Problem to solve: Every picture is to be removed, and all the data is to be copied exactly.

--------------------------------------------------

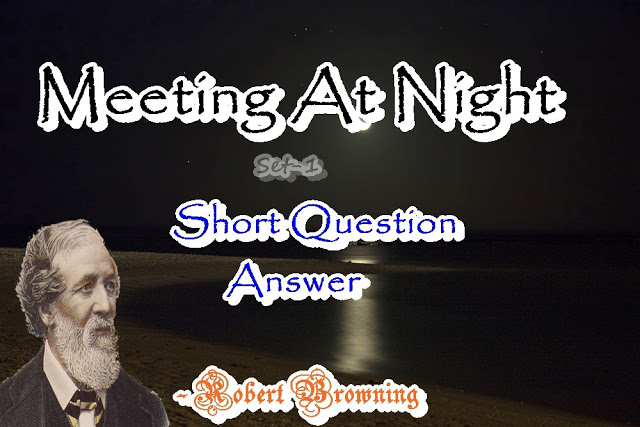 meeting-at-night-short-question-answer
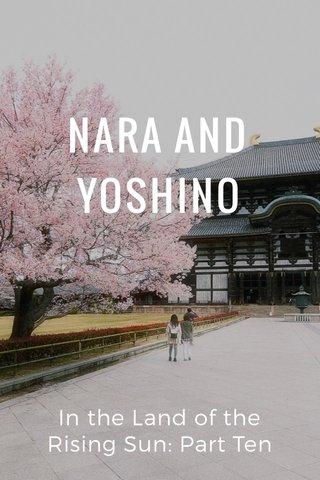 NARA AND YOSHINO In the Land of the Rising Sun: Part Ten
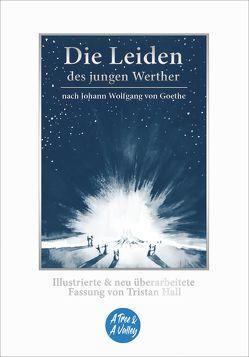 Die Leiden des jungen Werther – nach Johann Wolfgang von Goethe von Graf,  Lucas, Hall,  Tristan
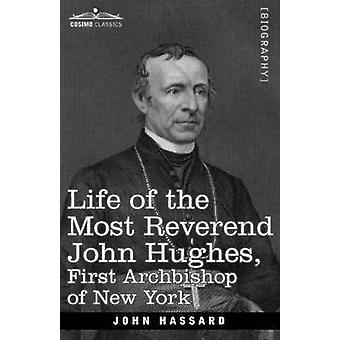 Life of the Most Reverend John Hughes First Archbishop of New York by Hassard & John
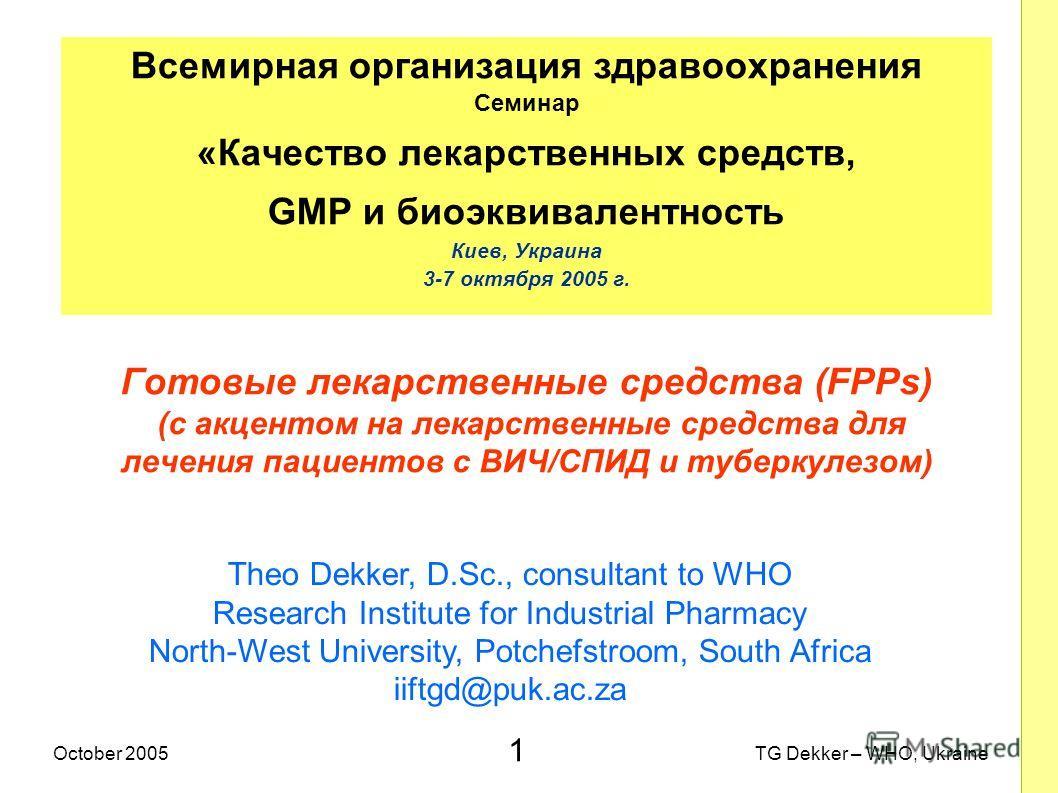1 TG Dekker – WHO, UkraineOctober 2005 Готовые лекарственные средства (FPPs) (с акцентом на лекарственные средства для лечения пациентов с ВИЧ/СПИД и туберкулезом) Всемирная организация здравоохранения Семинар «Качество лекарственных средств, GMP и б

--------------------------------------------------

The answer:
 meeting-at-night-short-question-answer
 NARA AND YOSHINO In the Land of the Rising Sun: Part Ten
 Die Leiden des jungen Werther – nach Johann Wolfgang von Goethe von Graf,  Lucas, Hall,  Tristan
 Life of the Most Reverend John Hughes First Archbishop of New York by Hassard & John
1 TG Dekker – WHO, UkraineOctober 2005 Готовые лекарственные средства (FPPs) (с акцентом на лекарственные средства для лечения пациентов с ВИЧ/СПИД и туберкулезом) Всемирная организация здравоохранения Семинар «Качество лекарственных средств, GMP и б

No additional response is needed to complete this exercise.